This recipe is a perfect example of why I journal my recipes. When the time comes, that I am no longer living on earth, I know that my recipes will be passed down, to future generations. I feel it is important for those future generations to have the back story on each recipe. Through this recipe I am going to introduce my Aunt Patsy. Aunt Patsy has been a huge influence in my life. She is the kindest, most sincere person you'd ever meet. When someone says, "so and so would give the shirt off their back.", they are referring to my Aunt Patsy. She has given, of herself, to so many family members. She helped to raise my brothers and I when my parents were having a difficult time of doing so. She stepped in and treated, my brothers and I, as her own children. If you ever need a person in your corner, Aunt Patsy is the one to have! I remember when I was a young adult, and moved back to California, on my own. It was my Aunt who I called on for advice. My cooking style is heavily influenced by my Aunt. She cooks with a lot of soul. She understands how to season food, simply, but effectively. I am so fortunate that she helped me to build some pretty awesome recipes, that are going to stand the test of time, now and for future generations.
Chili Beans are, by far, my most requested item to bring to family gatherings. Although this is my own recipe, I must give credit to my Aunt Patsy, for teaching me how to make this dish. I am going to share some of her tips in this post.
Start by cooking ground turkey with a chopped onion. If you don't care for ground turkey, use ground beef.
Discard the fat.
It's time to blend in the spices. Two important tips I'd like to share, from my Aunt: Season the meat heavily. The seasoning will disperse when cooked with the beans, and water is added. Now is the time to spice things up! Also, 1/4 cup of chili powder may seem like a lot. It is not. After all, we are making Chili Beans. The second tip is to let the spices cook with the meat. You want the spices to cook for a couple of minutes. So, add a little water to the meat, if you notice the spices are starting to stick to the pan. Did you know that cooking the spices helps to avoid getting a stomach ache? According to my Aunt, if you were to simply throw the chili into the water, without cooking first, you could get a stomach ache. I know I am not about to chance it! Besides, doing that is bad technique.

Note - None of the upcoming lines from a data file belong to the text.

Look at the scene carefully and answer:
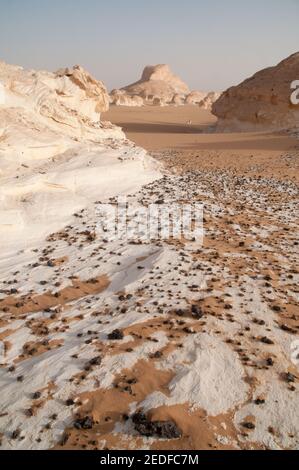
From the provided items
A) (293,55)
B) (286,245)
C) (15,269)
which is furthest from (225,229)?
(293,55)

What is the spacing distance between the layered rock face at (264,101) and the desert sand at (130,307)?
15.4m

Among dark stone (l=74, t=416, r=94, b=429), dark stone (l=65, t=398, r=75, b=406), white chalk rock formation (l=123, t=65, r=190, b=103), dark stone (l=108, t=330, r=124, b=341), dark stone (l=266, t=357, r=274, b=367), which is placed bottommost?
dark stone (l=74, t=416, r=94, b=429)

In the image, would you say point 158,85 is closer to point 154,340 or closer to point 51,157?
point 51,157

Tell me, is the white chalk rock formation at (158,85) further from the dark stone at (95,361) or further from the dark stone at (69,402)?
the dark stone at (69,402)

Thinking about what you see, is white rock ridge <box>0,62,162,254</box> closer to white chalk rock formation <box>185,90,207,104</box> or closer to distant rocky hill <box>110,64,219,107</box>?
distant rocky hill <box>110,64,219,107</box>

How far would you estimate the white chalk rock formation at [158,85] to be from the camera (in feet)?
226

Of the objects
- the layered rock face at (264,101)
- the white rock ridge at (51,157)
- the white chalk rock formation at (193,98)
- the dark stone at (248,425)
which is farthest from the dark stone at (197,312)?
the white chalk rock formation at (193,98)

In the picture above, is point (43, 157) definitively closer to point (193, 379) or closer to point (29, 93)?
point (29, 93)

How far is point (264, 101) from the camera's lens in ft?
83.8

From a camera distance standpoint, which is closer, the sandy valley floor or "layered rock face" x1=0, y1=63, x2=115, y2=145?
the sandy valley floor

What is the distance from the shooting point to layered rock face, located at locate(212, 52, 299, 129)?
24.6m

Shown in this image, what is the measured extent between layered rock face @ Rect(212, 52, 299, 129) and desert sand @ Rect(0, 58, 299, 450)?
1541 centimetres

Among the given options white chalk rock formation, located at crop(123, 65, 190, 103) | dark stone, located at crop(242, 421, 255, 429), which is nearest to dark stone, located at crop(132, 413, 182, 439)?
dark stone, located at crop(242, 421, 255, 429)

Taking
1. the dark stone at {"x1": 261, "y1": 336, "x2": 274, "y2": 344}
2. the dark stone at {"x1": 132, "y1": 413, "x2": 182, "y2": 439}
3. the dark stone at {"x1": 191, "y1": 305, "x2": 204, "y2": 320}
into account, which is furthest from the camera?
the dark stone at {"x1": 191, "y1": 305, "x2": 204, "y2": 320}
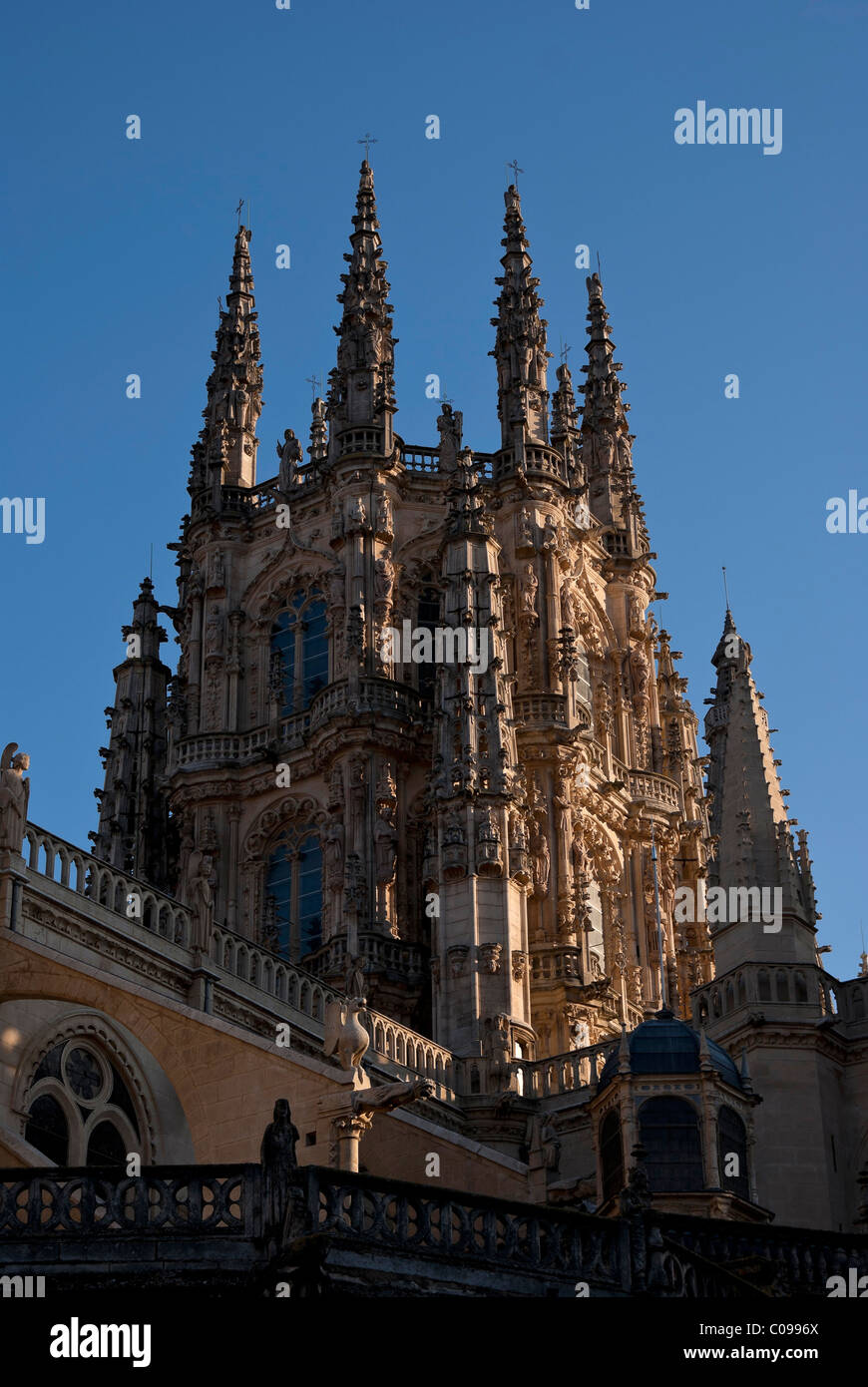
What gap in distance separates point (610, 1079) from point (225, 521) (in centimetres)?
3106

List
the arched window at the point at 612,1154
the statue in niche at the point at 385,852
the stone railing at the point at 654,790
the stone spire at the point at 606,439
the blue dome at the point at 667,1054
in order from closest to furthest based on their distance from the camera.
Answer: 1. the arched window at the point at 612,1154
2. the blue dome at the point at 667,1054
3. the statue in niche at the point at 385,852
4. the stone railing at the point at 654,790
5. the stone spire at the point at 606,439

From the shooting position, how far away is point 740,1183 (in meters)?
31.1

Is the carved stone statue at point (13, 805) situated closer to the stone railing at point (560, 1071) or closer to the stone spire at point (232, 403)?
the stone railing at point (560, 1071)

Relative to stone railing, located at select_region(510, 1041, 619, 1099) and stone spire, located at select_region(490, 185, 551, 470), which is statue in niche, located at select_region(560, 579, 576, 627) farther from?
stone railing, located at select_region(510, 1041, 619, 1099)

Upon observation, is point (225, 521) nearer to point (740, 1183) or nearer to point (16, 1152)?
point (740, 1183)

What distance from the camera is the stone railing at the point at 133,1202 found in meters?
19.1

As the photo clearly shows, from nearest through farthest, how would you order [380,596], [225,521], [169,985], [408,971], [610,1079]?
[610,1079] < [169,985] < [408,971] < [380,596] < [225,521]

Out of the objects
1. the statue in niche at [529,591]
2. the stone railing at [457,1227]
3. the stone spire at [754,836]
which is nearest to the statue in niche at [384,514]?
the statue in niche at [529,591]

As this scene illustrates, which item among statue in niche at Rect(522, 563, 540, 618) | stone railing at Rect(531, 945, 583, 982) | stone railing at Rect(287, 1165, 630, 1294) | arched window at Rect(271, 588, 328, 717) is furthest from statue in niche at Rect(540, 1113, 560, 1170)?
arched window at Rect(271, 588, 328, 717)

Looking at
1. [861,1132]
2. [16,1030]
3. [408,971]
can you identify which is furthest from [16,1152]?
[408,971]

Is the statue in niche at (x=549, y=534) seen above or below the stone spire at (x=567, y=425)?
below

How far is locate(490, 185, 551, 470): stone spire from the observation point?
58750 mm

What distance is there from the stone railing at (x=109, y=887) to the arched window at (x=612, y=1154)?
7887 mm

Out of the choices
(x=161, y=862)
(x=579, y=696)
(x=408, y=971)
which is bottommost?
(x=408, y=971)
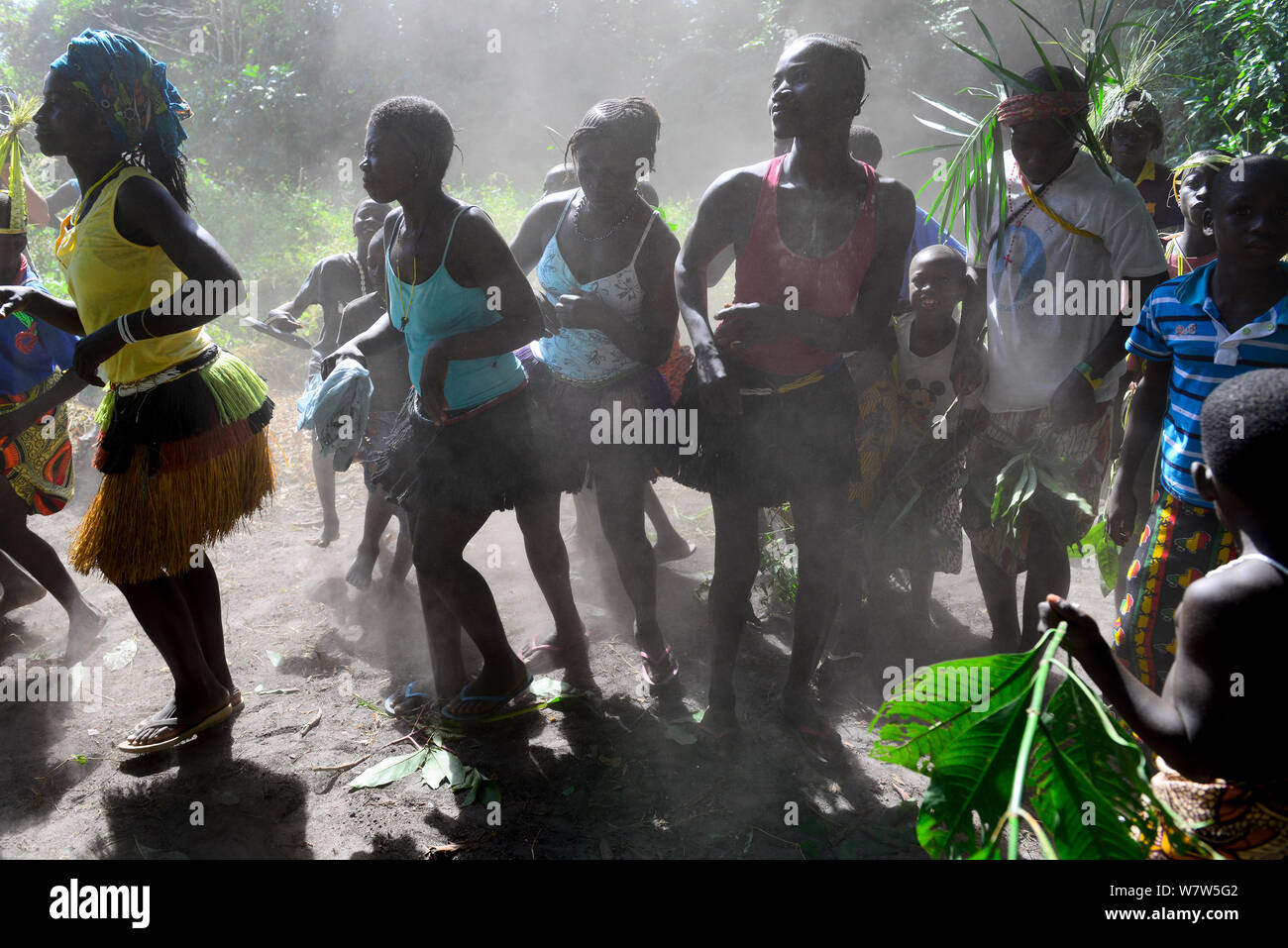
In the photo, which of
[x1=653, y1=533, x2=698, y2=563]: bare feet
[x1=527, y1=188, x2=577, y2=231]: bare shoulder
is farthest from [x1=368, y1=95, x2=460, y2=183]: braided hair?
[x1=653, y1=533, x2=698, y2=563]: bare feet

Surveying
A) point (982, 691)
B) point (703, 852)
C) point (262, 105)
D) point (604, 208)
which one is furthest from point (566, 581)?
point (262, 105)

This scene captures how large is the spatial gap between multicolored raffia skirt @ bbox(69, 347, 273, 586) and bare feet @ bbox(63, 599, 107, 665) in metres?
1.19

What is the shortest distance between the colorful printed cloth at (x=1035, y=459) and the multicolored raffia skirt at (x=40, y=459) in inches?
152

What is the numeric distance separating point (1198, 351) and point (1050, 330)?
0.68 metres

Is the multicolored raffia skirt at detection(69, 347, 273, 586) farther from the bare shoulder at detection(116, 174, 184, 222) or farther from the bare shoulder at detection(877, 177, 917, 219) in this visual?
the bare shoulder at detection(877, 177, 917, 219)

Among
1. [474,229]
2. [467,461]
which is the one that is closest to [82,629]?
[467,461]

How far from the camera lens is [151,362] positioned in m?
2.78

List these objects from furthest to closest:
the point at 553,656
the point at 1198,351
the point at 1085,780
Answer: the point at 553,656 → the point at 1198,351 → the point at 1085,780

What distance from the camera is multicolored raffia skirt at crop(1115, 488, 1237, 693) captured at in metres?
2.38

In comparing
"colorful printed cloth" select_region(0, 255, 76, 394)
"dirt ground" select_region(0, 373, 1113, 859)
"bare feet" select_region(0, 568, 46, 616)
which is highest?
"colorful printed cloth" select_region(0, 255, 76, 394)

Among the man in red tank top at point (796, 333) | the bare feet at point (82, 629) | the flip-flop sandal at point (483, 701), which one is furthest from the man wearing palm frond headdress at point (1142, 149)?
the bare feet at point (82, 629)

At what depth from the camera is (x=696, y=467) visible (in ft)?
9.86

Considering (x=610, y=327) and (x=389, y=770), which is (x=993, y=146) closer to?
(x=610, y=327)

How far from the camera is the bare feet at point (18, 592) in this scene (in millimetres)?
4105
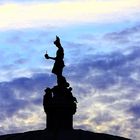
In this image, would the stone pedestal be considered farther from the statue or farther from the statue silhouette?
the statue silhouette

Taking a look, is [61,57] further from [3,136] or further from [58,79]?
[3,136]

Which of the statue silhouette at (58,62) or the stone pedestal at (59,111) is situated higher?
the statue silhouette at (58,62)

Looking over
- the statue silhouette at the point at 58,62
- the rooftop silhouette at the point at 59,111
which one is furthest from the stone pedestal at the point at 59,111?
the statue silhouette at the point at 58,62

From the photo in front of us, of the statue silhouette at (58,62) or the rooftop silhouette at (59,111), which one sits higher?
the statue silhouette at (58,62)

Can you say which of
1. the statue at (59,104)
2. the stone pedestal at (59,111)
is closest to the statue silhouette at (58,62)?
the statue at (59,104)

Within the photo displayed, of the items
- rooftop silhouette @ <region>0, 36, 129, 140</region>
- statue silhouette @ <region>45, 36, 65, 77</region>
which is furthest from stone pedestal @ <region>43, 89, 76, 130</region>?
statue silhouette @ <region>45, 36, 65, 77</region>

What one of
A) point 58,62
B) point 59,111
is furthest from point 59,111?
point 58,62

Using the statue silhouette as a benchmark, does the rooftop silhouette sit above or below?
below

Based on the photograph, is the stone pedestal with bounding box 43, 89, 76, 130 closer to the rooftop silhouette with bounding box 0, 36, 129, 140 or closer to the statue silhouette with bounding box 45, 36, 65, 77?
the rooftop silhouette with bounding box 0, 36, 129, 140

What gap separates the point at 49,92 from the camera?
129875 mm

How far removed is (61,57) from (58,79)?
2494 millimetres

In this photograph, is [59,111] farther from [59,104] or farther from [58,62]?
[58,62]

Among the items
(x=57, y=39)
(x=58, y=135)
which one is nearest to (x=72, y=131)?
(x=58, y=135)

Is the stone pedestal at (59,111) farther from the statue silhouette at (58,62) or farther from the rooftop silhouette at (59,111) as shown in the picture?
the statue silhouette at (58,62)
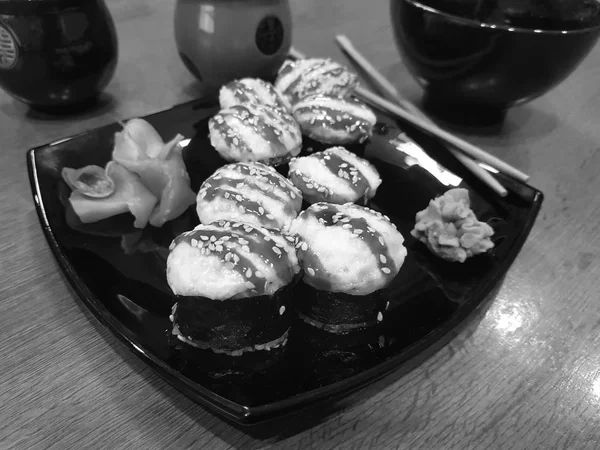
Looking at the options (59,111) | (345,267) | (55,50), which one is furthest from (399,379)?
(59,111)

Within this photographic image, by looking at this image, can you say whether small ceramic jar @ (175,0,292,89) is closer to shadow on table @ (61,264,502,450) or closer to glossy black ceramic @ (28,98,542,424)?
glossy black ceramic @ (28,98,542,424)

This is the perfectly seasoned meat. It is ready to transfer to the crock pot.
Add water to the meat and beans; covering by an inch. Sometimes my Aunt will chop up leftover meats she may have on hand: pork chops, ham, steak or bacon may be added for extra flavor.
Cover and cook, on high, for several hours: adding, a little, more water as needed. Just enough water to keep the beans hydrated, but not too much to make bean soup.
When the beans thicken, season with salt. Do not season before, as the beans will break and be mushy. Our goal is soft tender whole beans, in a rich, thick chili sauce.
Whether a side dish, or the main dish, I hope you enjoy this recipe, as much as our family does.
PATSY'S CHILI BEANS
1 Pound dry pink beans, cleaned and soaked
2 Tablespoons olive oil
1 White onion, diced
1 Pound ground turkey, or ground beef
1/4 Cup chili powder
2 Tablespoons Spanish paprika
1 Tablespoon granulated garlic
1 1/2 Teaspoons black pepper
1 1/2 Teaspoons kosher salt
Water to cover beans
Place cleaned beans in a crock pot; set aside. In a large frying pan, over medium-high heat, heat olive oil. Add onion and ground turkey. Cook until meat has cooked through. Drain grease. Reduce heat to low. Add chili powder, paprika, garlic and pepper; blending well. Cook for a minute or two. You may need to add 1/2 a cup of water, to make sure the spices are blending and not burning. Add meat mixture to beans. Cover with water, by an inch. Cover the crock pot and cook on high for several hours; adding, a little, more water, as needed. Season with salt, after beans have softened, and a thick sauce has developed. Beans should hold their shape, and not be cracked and mushy.